New Year’s, Valentine’s Day, Mother’s Day, Father’s Day, Thanksgiving, Halloween, the Winter Solstice … the list goes on. What is an Animal to do?
Animals need to acquire the skill sets to cope with the ‘two-legged Lions.’ Especially when they try to give us Bear hugs. — Noreen
“But what many of us don’t understand is how to cope with that and how to keep ourselves safe in the face of such an onslaught of emotion.”
There is help on the way though, she said, at a press conference held early this morning.
Standing beside Cornelius Kakapo, director of public relations for The Park’s Department of Well-Being and Safety, Noreen announced her collaboration with the department on what she called “the definitive guide to staying safe in the soppy seasons.”
“Animals need to acquire the skill sets to cope with the ‘two-legged Lions,'” she said. “Especially when they try to give us Bear hugs.”
“Several times a year, we [the DWBS] issue a safety alert, telling Animals to beware of Humans looking for temporary—or even permanent—Animal companionship.

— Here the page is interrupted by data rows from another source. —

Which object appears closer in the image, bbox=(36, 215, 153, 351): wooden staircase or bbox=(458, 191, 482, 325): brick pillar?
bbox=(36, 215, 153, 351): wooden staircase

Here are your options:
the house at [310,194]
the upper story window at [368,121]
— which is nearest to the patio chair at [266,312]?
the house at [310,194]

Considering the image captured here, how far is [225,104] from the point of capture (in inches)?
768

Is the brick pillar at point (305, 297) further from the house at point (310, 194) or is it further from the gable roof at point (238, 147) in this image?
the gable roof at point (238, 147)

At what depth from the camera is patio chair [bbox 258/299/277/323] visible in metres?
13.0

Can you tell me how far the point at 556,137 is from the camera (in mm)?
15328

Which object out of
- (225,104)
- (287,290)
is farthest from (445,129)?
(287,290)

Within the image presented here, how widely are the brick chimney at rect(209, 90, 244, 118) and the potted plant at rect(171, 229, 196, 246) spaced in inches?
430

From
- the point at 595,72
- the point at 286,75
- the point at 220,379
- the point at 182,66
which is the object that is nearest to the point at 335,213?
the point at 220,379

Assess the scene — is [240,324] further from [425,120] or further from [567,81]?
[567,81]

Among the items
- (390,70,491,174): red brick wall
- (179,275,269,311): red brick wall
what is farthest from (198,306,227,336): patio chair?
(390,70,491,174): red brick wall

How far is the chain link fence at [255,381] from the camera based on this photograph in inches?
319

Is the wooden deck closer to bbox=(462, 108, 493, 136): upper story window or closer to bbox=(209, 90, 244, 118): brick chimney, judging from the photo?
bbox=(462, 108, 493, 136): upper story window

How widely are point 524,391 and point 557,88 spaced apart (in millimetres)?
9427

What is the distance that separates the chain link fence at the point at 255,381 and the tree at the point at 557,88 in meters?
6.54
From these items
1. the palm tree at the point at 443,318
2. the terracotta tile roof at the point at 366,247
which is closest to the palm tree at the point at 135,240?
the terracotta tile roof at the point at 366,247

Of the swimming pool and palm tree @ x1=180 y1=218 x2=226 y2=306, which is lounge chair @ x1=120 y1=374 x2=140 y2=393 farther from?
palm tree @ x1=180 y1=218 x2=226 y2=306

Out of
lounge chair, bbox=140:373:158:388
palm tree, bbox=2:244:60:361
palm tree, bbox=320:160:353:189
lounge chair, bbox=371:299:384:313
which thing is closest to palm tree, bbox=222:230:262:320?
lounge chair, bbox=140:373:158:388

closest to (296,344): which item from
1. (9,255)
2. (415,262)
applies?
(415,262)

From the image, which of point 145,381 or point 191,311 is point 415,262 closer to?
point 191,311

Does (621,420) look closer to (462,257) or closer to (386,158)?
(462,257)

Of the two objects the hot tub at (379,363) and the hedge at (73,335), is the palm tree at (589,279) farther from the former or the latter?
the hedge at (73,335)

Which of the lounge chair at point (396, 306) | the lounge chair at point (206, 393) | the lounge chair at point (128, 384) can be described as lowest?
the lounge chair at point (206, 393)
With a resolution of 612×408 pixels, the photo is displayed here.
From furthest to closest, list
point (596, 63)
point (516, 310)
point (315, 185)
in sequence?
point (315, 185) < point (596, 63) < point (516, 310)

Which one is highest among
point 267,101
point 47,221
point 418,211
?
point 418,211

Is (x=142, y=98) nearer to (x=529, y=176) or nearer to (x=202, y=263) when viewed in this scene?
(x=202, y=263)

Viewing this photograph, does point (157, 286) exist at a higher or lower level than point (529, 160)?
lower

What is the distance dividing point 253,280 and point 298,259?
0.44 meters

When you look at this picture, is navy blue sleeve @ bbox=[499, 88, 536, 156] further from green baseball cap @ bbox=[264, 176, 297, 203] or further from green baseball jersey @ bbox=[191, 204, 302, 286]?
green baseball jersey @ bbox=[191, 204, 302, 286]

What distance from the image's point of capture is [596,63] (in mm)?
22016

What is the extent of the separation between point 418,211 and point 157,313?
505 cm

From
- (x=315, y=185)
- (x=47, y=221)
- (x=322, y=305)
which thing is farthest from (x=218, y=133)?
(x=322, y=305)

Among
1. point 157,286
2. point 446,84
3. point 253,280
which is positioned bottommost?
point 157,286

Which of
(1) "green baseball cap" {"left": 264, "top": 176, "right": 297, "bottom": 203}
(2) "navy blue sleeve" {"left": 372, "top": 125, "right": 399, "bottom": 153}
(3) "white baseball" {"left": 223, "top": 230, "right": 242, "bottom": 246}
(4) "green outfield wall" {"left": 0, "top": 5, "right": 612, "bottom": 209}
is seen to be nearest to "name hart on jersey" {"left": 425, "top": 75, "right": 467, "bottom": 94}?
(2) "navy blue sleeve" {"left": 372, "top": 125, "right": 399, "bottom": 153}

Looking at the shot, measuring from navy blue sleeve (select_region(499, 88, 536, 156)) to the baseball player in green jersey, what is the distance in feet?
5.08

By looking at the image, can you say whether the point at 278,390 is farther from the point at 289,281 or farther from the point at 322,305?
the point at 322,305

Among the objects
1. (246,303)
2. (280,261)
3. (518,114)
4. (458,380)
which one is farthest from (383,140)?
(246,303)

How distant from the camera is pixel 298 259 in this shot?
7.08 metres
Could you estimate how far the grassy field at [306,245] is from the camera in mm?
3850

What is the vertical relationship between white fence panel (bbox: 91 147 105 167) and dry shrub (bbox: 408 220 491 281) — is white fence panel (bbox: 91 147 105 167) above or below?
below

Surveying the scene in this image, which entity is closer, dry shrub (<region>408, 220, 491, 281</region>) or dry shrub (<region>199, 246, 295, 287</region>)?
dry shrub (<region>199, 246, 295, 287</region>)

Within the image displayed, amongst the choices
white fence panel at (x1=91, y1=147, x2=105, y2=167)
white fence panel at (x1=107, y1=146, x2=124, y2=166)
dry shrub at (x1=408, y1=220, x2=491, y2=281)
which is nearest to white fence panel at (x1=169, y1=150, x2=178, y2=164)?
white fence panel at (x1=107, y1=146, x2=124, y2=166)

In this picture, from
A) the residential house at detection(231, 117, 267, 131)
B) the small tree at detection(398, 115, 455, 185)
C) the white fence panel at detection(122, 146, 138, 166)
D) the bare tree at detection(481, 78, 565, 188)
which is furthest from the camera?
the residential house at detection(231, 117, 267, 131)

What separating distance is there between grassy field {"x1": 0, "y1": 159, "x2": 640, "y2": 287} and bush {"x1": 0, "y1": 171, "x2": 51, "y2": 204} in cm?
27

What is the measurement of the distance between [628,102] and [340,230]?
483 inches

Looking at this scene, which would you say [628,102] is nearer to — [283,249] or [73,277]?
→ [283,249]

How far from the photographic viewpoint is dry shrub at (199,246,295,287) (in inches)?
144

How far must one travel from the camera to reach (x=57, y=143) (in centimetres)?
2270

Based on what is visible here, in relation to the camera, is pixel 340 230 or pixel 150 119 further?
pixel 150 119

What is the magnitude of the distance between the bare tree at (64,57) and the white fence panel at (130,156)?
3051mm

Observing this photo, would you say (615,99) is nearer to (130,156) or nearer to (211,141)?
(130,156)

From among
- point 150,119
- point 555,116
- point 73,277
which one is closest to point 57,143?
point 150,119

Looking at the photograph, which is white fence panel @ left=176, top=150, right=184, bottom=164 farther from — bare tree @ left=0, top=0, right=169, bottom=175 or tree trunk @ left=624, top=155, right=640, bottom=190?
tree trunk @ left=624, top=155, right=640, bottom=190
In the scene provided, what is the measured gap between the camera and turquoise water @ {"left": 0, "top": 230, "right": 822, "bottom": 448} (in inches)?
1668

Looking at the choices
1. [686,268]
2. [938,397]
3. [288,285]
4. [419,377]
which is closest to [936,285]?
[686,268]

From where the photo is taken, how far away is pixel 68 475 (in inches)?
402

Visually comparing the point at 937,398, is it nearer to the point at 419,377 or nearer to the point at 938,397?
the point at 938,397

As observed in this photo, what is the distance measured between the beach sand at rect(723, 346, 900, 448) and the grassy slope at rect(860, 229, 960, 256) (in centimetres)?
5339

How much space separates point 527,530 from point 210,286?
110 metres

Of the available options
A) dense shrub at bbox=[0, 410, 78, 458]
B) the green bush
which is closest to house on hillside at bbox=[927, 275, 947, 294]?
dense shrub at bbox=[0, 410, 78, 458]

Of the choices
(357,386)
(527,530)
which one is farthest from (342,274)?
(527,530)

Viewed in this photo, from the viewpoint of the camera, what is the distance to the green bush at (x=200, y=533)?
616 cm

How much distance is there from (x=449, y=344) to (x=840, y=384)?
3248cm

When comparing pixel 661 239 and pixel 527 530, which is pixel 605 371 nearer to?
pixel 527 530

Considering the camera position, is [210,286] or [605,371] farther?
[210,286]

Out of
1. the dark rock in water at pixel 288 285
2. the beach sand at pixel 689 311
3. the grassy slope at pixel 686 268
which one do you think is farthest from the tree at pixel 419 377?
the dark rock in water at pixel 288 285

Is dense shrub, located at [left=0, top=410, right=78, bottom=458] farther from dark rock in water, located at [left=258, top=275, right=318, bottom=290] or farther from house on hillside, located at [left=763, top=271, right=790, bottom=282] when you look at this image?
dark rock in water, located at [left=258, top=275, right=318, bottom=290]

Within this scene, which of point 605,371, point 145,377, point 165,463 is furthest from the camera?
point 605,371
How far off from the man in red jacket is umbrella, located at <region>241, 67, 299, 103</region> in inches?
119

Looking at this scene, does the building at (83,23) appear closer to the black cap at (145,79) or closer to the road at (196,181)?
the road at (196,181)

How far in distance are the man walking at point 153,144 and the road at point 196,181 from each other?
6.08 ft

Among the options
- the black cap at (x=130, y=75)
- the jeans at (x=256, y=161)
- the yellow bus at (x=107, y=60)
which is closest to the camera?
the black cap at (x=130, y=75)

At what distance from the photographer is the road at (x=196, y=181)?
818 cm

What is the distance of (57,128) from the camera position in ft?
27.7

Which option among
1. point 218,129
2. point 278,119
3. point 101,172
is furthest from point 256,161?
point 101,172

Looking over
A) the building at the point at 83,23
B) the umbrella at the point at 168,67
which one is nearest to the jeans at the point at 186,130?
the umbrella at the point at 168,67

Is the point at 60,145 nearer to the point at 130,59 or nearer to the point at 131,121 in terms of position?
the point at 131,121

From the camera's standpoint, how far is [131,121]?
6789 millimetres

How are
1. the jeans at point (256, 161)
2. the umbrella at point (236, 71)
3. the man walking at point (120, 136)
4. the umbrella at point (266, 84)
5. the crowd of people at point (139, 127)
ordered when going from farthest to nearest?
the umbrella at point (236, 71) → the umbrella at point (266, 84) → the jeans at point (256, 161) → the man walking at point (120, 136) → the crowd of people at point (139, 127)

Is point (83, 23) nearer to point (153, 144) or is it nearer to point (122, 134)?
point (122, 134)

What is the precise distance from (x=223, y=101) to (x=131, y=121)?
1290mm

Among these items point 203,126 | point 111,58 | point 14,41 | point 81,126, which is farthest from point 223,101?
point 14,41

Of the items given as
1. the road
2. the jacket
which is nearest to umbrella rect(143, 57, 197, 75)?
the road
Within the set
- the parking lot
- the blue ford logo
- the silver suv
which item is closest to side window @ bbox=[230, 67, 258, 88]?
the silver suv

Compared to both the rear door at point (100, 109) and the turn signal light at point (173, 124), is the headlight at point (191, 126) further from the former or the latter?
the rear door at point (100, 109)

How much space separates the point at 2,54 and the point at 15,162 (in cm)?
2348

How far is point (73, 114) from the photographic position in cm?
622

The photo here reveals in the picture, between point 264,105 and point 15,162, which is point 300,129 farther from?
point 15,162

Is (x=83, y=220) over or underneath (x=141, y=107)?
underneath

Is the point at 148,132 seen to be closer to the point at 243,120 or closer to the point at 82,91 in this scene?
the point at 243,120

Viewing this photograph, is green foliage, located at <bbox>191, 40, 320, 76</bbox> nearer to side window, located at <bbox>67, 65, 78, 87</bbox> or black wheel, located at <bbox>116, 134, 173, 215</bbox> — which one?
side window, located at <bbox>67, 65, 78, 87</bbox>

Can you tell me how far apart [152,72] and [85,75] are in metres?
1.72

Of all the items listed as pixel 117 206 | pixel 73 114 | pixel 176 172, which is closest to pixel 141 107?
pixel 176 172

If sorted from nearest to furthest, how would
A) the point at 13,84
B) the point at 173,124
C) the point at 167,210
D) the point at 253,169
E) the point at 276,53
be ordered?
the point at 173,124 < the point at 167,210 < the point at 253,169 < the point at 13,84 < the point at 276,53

And The Park has devoted the entire month of June to spreading awareness of enforced domestication,” he said.
“But, clearly, that hasn’t been enough. The number of Animal kidnappings has increased dramatically over the past few years. We’re now even seeing cases of Animals being returned to The Park after these events. They are often in very bad shape, both physically and mentally. Some of them are altered for life. We have to put a stop to this. And we feel the first step is to arm Park Animals with the information they need to keep themselves and their loved ones safe.”
The printed guide will be published this Autumn, Kakapo said, and will be available free of charge through the DWBS offices, the Park Hospital for the Afflicted and Infirm, and the Park’s Extinction Anxiety Clinic. A pdf copy will also be posted on this web site.